Ukradł zegarek - wpadł chwilę później
Suwalscy policjanci zatrzymali podejrzanego o kradzież zegarka. Mężczyzna wpadł w ręce mundurowych kilkanaście minut później. 35-latek usłyszał już zarzut kradzieży w warunkach recydywy. Za to przestępstwo Kodeks karny przewiduje karę do 5 lat pozbawienia wolności, ale w warunkach recydywy może być ona zwiększona o połowę.
W minioną sobotę, dyżurny Komendy Miejskiej Policji w Suwałkach, otrzymał zgłoszenie o kradzieży w jednym z obiektów sportowych na terenie miasta.
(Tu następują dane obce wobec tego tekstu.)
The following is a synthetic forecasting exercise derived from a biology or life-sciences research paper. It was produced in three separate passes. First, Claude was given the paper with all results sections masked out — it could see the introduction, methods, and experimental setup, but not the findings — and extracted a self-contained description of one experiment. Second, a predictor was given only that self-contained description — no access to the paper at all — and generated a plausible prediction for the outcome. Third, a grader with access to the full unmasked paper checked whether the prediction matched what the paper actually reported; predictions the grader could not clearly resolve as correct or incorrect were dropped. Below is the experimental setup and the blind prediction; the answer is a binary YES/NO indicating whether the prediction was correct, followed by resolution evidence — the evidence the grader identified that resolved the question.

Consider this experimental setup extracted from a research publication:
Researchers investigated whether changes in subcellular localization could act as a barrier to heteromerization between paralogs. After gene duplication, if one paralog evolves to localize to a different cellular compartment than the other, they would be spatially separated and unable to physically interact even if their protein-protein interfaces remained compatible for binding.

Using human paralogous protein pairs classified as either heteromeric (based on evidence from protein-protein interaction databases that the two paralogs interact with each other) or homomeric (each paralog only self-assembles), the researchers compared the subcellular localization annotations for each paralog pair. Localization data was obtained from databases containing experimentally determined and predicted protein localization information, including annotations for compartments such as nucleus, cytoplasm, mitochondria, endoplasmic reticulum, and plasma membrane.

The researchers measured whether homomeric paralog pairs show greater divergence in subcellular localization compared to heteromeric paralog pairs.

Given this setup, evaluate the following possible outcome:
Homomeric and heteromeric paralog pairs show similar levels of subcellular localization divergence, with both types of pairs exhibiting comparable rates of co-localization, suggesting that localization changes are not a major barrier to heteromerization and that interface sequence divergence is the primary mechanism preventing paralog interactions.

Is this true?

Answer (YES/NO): NO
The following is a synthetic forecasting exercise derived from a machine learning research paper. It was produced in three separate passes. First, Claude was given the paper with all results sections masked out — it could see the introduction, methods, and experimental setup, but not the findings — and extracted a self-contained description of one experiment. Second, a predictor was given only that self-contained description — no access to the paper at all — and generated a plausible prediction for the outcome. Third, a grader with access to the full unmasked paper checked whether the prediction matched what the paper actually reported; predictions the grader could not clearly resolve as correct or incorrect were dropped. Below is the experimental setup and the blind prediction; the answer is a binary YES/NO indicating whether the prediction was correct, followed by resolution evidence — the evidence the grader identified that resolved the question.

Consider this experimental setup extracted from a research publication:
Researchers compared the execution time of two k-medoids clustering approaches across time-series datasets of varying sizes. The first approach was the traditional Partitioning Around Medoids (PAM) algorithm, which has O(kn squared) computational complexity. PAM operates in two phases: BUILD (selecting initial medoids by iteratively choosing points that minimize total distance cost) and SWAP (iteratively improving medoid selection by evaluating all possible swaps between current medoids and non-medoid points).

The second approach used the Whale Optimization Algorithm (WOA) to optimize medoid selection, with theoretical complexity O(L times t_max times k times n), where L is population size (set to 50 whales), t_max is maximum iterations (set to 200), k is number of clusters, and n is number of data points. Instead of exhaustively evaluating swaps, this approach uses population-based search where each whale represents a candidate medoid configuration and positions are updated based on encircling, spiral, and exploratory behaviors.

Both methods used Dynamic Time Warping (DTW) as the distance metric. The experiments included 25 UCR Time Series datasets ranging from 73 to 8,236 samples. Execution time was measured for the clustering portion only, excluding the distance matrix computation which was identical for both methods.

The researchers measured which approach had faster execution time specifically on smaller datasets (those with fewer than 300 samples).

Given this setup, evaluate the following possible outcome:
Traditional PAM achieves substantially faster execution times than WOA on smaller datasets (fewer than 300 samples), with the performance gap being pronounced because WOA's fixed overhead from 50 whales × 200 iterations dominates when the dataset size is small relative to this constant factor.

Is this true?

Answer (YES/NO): NO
Zgłaszający dodał, że w przeciągu ostatniej godziny ktoś ukradł mu zegarek warty prawie 600 złotych, który zostawił w torbie. Pracujący nad sprawą policjanci szybko ustalili dane osoby, która mogła dokonać tego przestępstwa. Już kilkanaście minut później policjanci z "patrolówki" zatrzymali 35-letniego mieszkańca Olecka w centrum miasta. Mundurowi w jego torbie znaleźli również skradziony zegarek. Mężczyzna trafił do policyjnego aresztu i usłyszał już zarzut kradzieży w warunkach recydywy. Za przestępstwo grozi do 5 lat pozbawienia wolności, ale w warunkach recydywy może być ona zwiększona o połowę.